Business cards recognition systems accuracy
Although there already exist several automatic recognition systems and business card reader apps showing 80% recognition accuracy with a recall of 80% and a precision of 70%, (we also recommend you to read the article about the Best Business Card Reader App for the iPhone), we dare to say that the algorithm our team suggest can show 90% accuracy.
Stages of business cards recognition
Since the text recognition part of the process takes up quite a bit of CPU power, we suggest using a standard client-server methodology where a client (e.g., mobile device) takes a photo of a certain business card, finds the text areas on the image and sends them to the powerful server for optical recognition. Once recognized, this textual content can be sent back to the phone, stored in a database at the server, passed on to some third party app, etc.
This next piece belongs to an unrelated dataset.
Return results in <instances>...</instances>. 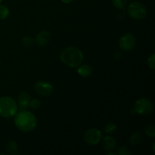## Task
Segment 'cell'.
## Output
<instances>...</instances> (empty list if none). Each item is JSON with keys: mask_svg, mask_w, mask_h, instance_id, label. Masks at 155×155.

The task thus has two main stages:
- Business card layout recognition
- Optical character recognition (OCR)
Note: As an OCR engine we propose to use Tesseract — probably the most accurate open source OCR engine available. Tesseract’s OCR accuracy is near 98% for character recognition and 95-97% for word recognition.
How the system works: step-by-step explanation
Now we are going to describe a simple algorithm implemented in MATLAB to recognize a business card layout. The algorithm will work with a grayscaled image. That’s why we start the process from transforming a color image into a grayscaled one. To detect text areas we use a special filter — a modified method of standard deviation on sliding window calculation. The result of this filter is converted into a binary image by means of the Otsu Thresholding algorithm. After that, we pick the blobs satisfying certain criteria for length, width, and direction. For each blob which satisfies these criteria, we build a bounding box. Having a set of bounding boxes we obtain a mask for finding text areas. The pictures below illustrate the effectiveness of the suggested approach. Note that it is only a prototype and all control parameters are hardcoded for this type of image.

1.1. Original color image

1.2. Gray-scaled image

1.3. Filtered image

1.4. Thresholded image

1.5. Filtered blobs

1.6. Bounding boxes for found blobs

1.7. Found text areas
Here are a few examples of the algorithm at work:

Card 1 – horizontal layout, dark text on light background

Card 2 – horizontal layout, light text on dark background

Card 3 – vertical layout, combination of dark/light text and backgrounds
With the algorithm described above we can efficiently find text areas on business cards building reasonable guesses on the purpose of each text area. And then, using Tesseract for Optical character recognition (the 2nd stage of our task), we can reliably achieve 90% precision of business card layout and text recognition.